E assim, colocando a prática do caminho como prioritária, ele nem elogia
a si mesmo e tampouco menospreza os outros devido à sua família influente. Esse
também é o caráter de um homem verdadeiro.
7. “Além
disso, um homem falso, que é bem conhecido e famoso, considera o seguinte: ‘Eu
sou bem conhecido e famoso, mas esses outros bhikkhus são desconhecidos e sem
importância.’ Por conseguinte, ele elogia a si mesmo e menospreza os outros
devido à sua fama. Esse também é o caráter de um homem falso.
“Mas um
homem verdadeiro considera o seguinte: ‘Não é devido à fama de alguém que os estados
de cobiça, raiva ou delusão são destruídos. Mesmo que alguém não seja bem
conhecido e famoso, se ele entrou no caminho que está de acordo com o Dhamma,
se entrou no caminho apropriado e se comporta de acordo como o Dhamma, ele deve
ser honrado por isso, ele deve ser elogiado por isso.” Por conseguinte,
colocando a prática do caminho como prioritária, ele nem elogia a si mesmo e
tampouco menospreza os outros devido à sua fama. Esse também é o caráter de um
homem verdadeiro.
8. “Além disso, um homem falso, que obtém mantos, comida esmolada,
moradia e medicamentos, considera o seguinte: ‘Eu obtenho mantos, comida
esmolada, moradia e medicamentos; mas esses outros bhikkhus não obtêm essas
coisas.’ Por conseguinte, ele elogia a si mesmo e menospreza os outros devido a
esse ganho.
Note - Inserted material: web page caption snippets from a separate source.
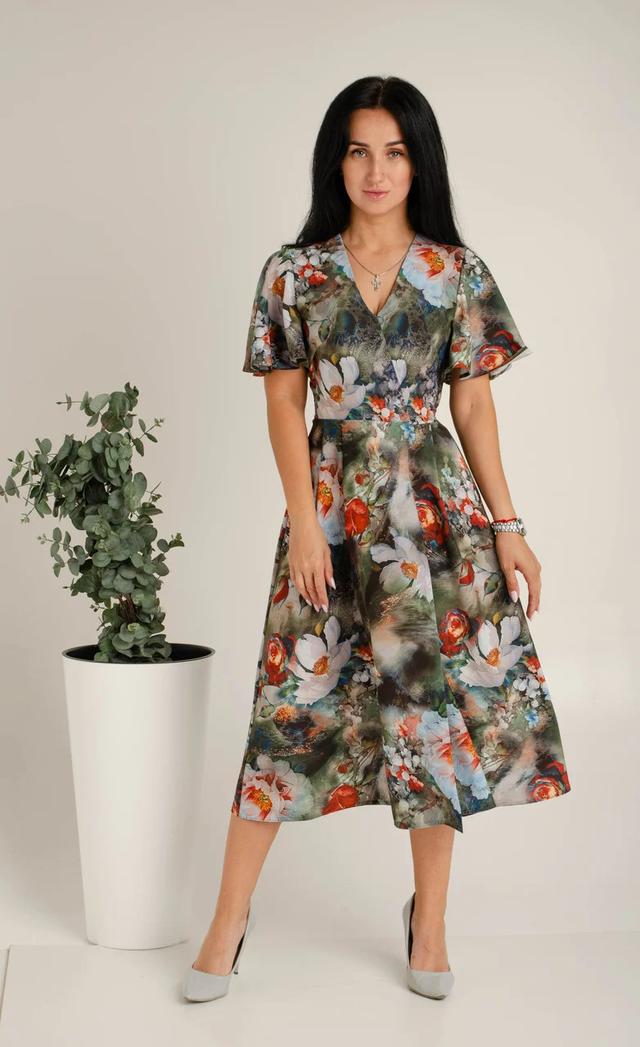 Женское короткое летнее платье прилегающего силуэта на запах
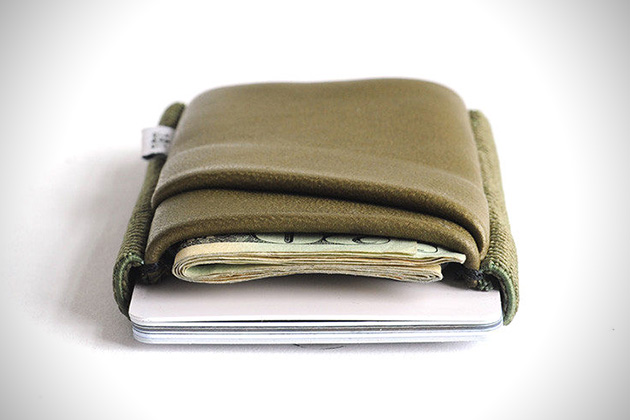 Clinton Hill Deluxe by Tight Wallets 2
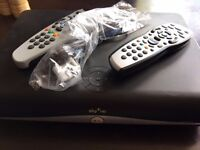 Sky HD+ Box and remote (1)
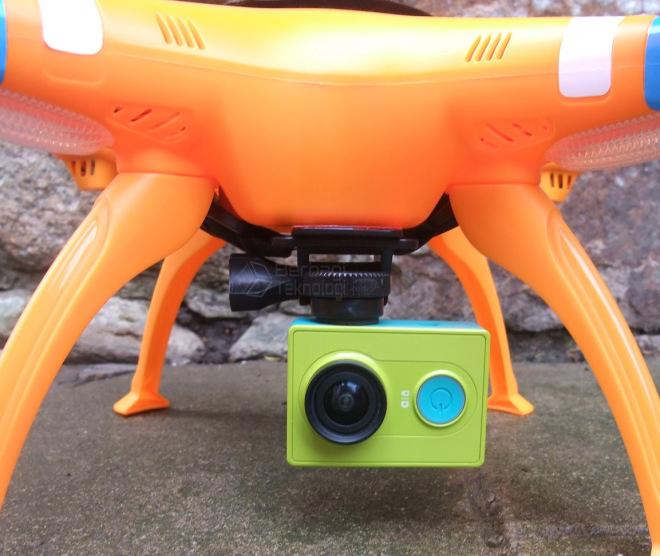 Drone Syma X8C dengan Xiaomi Yi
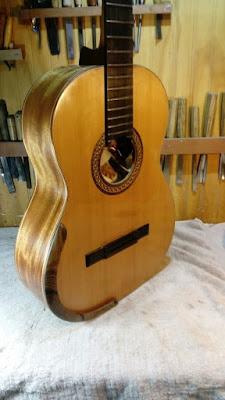 Guitarra Antilko del luthier Claudio Rojas de costado, con apoya brazos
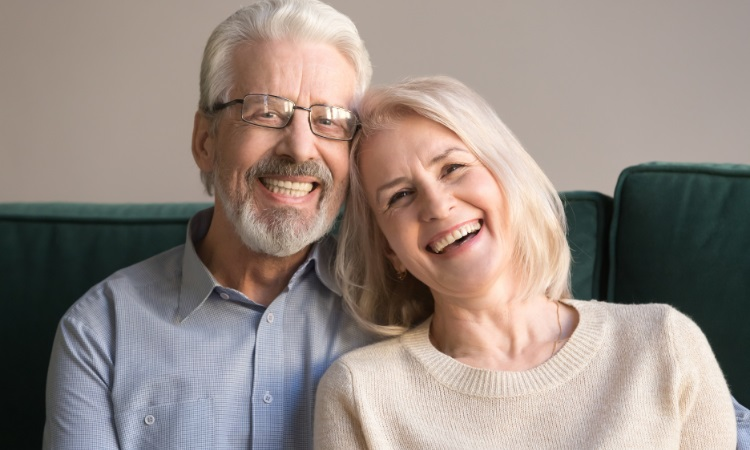 Samadian Cosmetic & Advanced Dentistry Blog | Dentures vs overdentures: what's the difference?
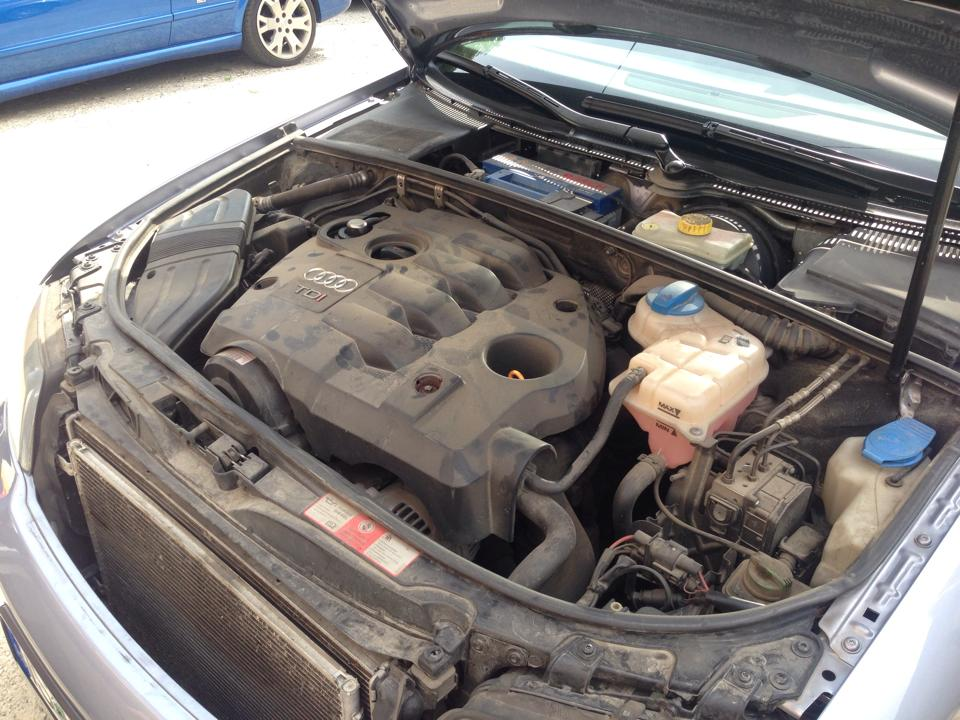 Detailing Motor Audi A4 - inainte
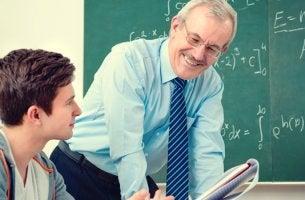 profesor con su alumno trabajando el temario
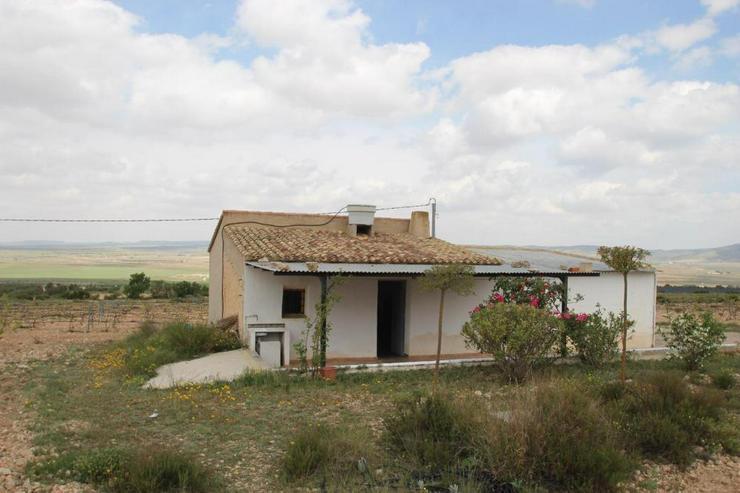 Bild 1: Rustikales Landhaus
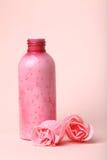 Friegue la botella y las rosas fotos de archivo
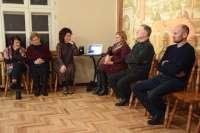 Renginio dalyviai klauso aktorių Oskaro Vigonovskio ir Paulinos Simutytės įskaitytų barono Eugenijaus Rene eiėraščių iš knygos Poezija. Žemaitiški vaizdeliai ir kompozitoriaus Andriaus Šiurio sukurtos muzikos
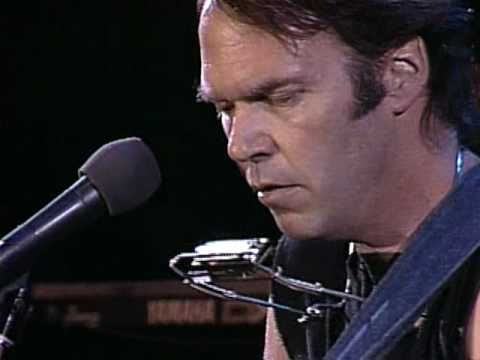 neil-young-comes-a-time-live-at-farm-aid-1986-farmaid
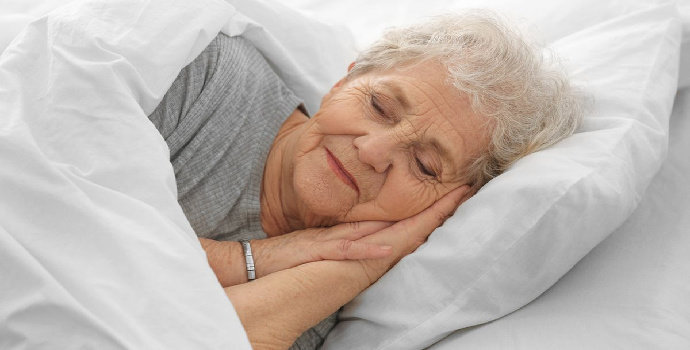 Bagaimana hubungan antara status gizi dengan kualitas tidur pada lansia ?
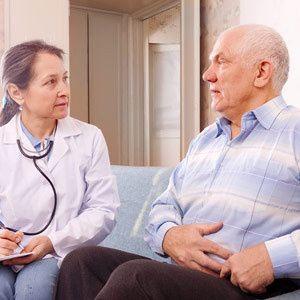 Acompañamiento de personas mayores al médico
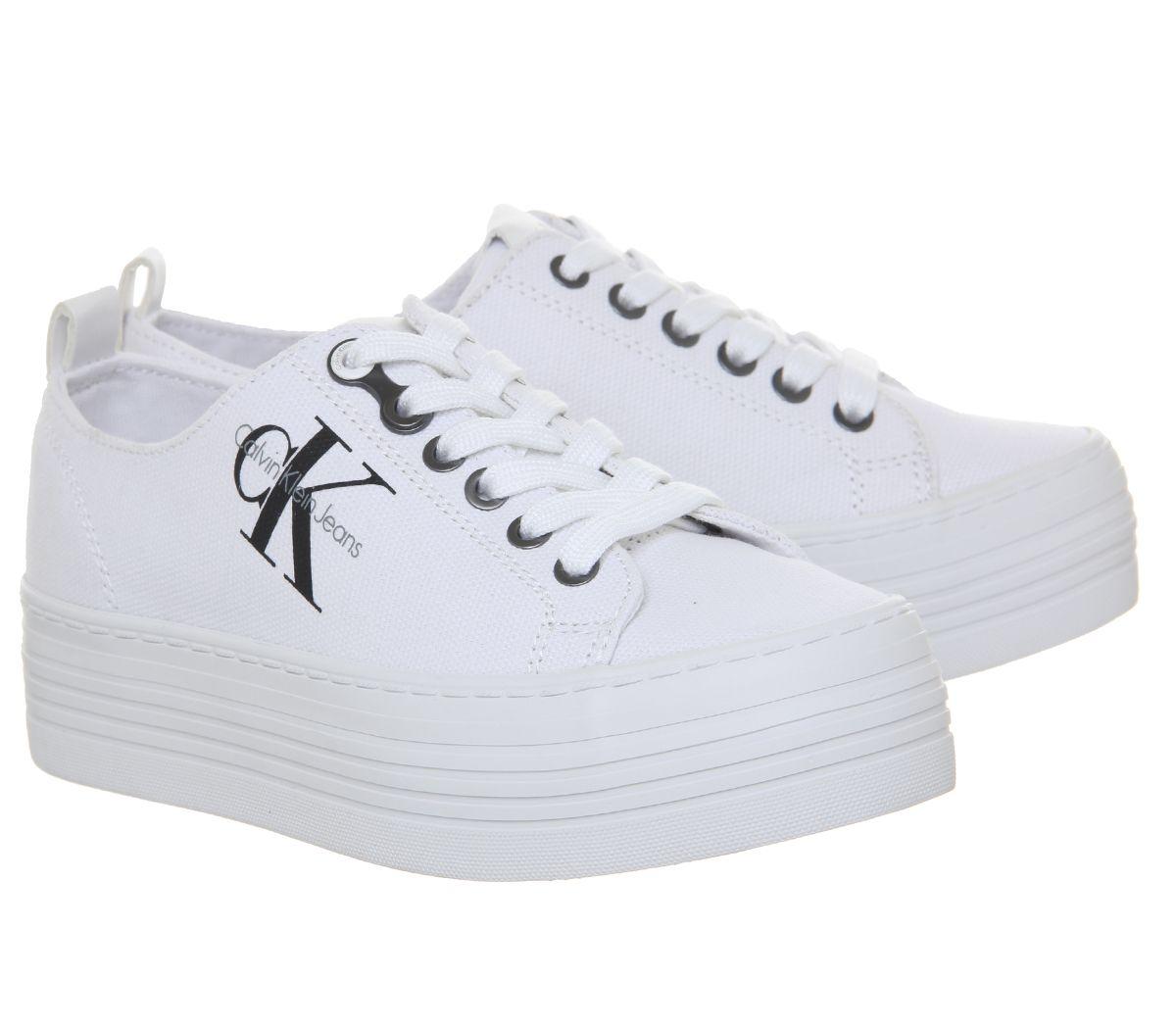 399124306e67d3 Dettagli su Da Donna Calvin Klein zolah Flatform Scarpe da ginnastica Scarpe  da ginnastica in tela Bianco- mostra il titolo originale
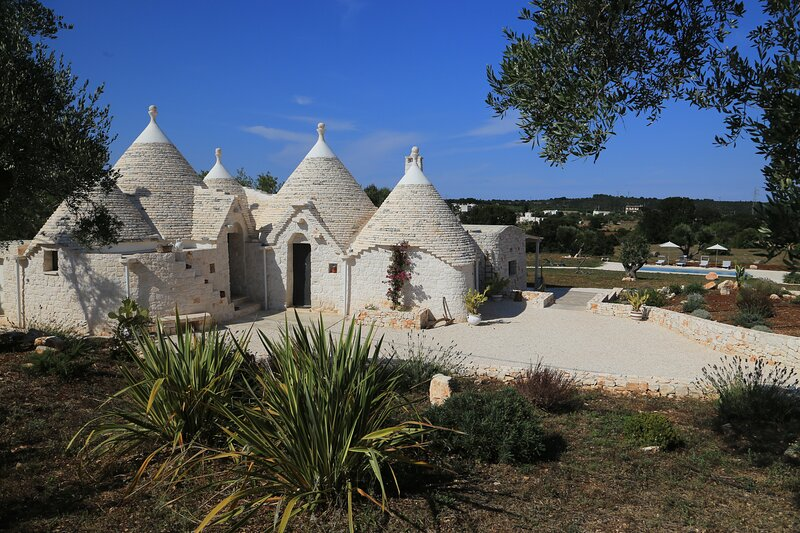 TRULLI TERRA DI MEZZO, holiday rental in Cisternino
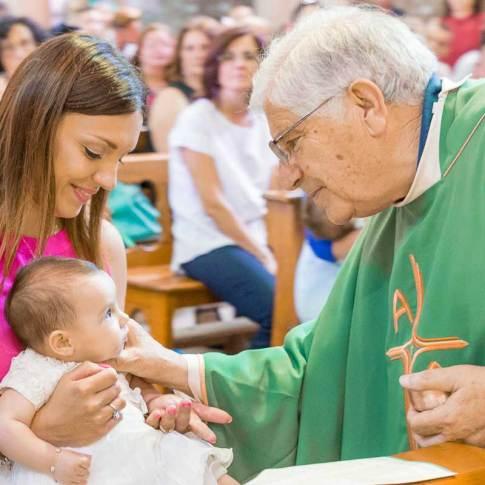 Fotografia Battesimo a Bari chiesa san salvatore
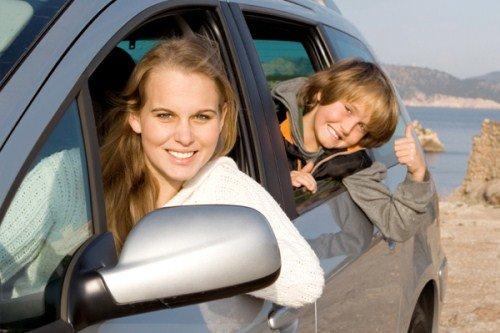 мама и сын на машине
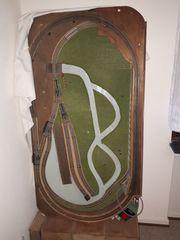 Fleischmann Modelleisenbahnplatte mit Gleisen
Esse também é o caráter de um homem falso.
“Mas um
homem verdadeiro considera o seguinte: ‘Não é devido ao ganho que os estados de
cobiça, raiva ou delusão são destruídos. Mesmo que alguém não ganhe nada, se
ele entrou no caminho que está de acordo com o Dhamma, entrou no caminho
apropriado e se comporta de acordo como o Dhamma, ele deve ser honrado por
isso, ele deve ser elogiado por isso.” Por conseguinte, colocando a prática do
caminho como prioritária, ele nem elogia a si mesmo e tampouco menospreza os
outros devido ao ganho. Esse também é o caráter de um homem verdadeiro.
9-20. “Além
disso, um homem falso, que é estudado ... que é um experto na Disciplina ...
que é um orador do Dhamma ... que vive nas florestas .... que veste mantos
feitos de trapos .... que se alimenta de comida esmolada ... que vive sob as
árvores .... que habita os cemitérios ... que habita a céu aberto ....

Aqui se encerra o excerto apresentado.